The mineralization at Lavrion, Greece owes its existence to a complex of highly metamorphosed carbonates intruded by a granite in a Miocene detachment fault complex. The contact aureole includes a large number of sulfidic orebodies characterized by extensive cataclastic shearing and recrystallization. The smithsonite is the product of extreme surface oxidation of the zinc protore. Highly acidic groundwater generated by the oxidation dissolved the carbonate matrix of the enclosing marbles and created multiple open spaces for remobilized iron and zinc to reprecipitate as iron and zinc carbonate. It is reported that masses of blue-green botryoidal massed of smithsonite were common.

Botryoidal purple smithsonite from USA
Typical botryoidal purple smithsonite from unspecified locality in the USA.
Photo: Parent Géry

The Triassic sediments in the Bytom portion of the Upper Silesia Coal Basin of Poland is a historic repository of replacement bodies of lead and zinc. Those deposits were exploited from the Middle Ages, and are now exhausted.

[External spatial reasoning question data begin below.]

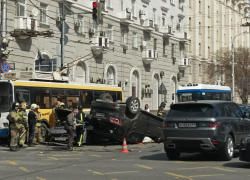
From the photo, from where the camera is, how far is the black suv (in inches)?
583

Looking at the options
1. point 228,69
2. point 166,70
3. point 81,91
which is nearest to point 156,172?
point 81,91

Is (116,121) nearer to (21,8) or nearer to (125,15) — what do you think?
(21,8)

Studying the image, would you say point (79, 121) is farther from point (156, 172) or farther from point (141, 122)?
point (156, 172)

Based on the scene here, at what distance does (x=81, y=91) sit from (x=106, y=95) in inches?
53.7

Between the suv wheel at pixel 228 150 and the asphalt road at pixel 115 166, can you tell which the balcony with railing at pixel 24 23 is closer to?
the asphalt road at pixel 115 166

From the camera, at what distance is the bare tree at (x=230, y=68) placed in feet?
213

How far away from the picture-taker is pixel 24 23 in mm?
33000

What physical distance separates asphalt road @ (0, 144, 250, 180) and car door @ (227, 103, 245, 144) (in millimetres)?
903

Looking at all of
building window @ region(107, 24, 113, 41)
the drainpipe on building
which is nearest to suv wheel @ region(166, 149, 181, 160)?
the drainpipe on building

The U.S. hosts a number of occurrences. Among the most studied and best understood are the replacement ores of the Leadville District in central Colorado. In general the vein systems are characterized by regional gold-silver zonation. The lead-zinc replacement bodies do not show lateral variation as much as vertical zonation. The lead sulfide galena oxidized to cerussite and remained insoluble, above the newly established water table; the zinc sulfide sphalerite oxidized to soluble smithsonite, which was deposited below the water table. The district-wide result is a series of blanket-like manto deposits which mimic the bedding but obey the water table.

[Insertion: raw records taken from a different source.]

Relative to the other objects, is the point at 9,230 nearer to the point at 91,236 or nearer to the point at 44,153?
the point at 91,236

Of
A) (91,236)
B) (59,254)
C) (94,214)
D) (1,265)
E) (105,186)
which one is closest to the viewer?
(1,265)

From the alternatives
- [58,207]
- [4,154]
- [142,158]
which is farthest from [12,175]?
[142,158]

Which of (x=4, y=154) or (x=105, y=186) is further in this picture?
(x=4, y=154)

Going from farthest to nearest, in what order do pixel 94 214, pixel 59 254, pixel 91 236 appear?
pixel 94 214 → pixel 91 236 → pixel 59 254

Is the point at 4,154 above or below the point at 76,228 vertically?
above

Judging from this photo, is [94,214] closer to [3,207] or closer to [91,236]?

Light blue smithsonite from Sherman Mine, Leadville District, Colorado, USA
Light blue smithsonite from Sherman Mine, Leadville District, Colorado, USA.
Photo: Parent Géry

In New Mexico, the Kelly Mine near Magdalena, Socorro is famous for the extensive development of blue-green botryoidal smithsonite. The mineralization occurs in a series of deposits strong out along fault zones in a regional limestone intruded by a number of intrusives characterized by high-temperature contact metamorphic, mineral assemblages. However, the mineral zoning does not follow the geometry of the intrusive contacts as much as does the propagation of fluids along fault zones. The repeated faulting has allowed replacement bodies of sphalerite to become significantly oxidized to smithsonite.

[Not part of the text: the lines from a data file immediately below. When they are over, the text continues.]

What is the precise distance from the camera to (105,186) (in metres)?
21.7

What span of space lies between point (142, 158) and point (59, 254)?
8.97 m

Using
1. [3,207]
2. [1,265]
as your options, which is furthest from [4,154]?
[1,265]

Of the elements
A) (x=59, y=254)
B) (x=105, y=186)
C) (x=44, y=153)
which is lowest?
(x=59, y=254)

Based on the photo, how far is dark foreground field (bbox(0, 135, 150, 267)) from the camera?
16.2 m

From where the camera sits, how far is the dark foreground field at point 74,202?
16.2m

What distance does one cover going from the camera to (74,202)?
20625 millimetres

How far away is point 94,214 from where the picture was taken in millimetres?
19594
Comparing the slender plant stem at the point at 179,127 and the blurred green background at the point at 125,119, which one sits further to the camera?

Botryoidal pink smithsonite from Chihuahua, Mexico
Nice botryoidal pink smithsonite from Chihuahua, Mexico.
Size: 8 x 5.5 cm. Collection: Anton Watzl; photo: Albert Russ

The No. 79 Mine, Hayden, Gila Co., Arizona is famous for apple-green smithsonite and Rush, near Yellville, Marion Co., Arkansas produced bright yellow specimens. Other U.S. localities include Cerro Gordo, Inyo Co., California; the Hidden Treasure Mine, Ophir Hill, Tooele Co., Utah and Mineral Point, Iowa Co., Wisconsin.

In Mexico, the Refugio Mine, Choix, Sinaloa; and the San Antonio Mine, Santa Eulalia District, Chihuahua are reputed to have exotic pink and electric green specimens.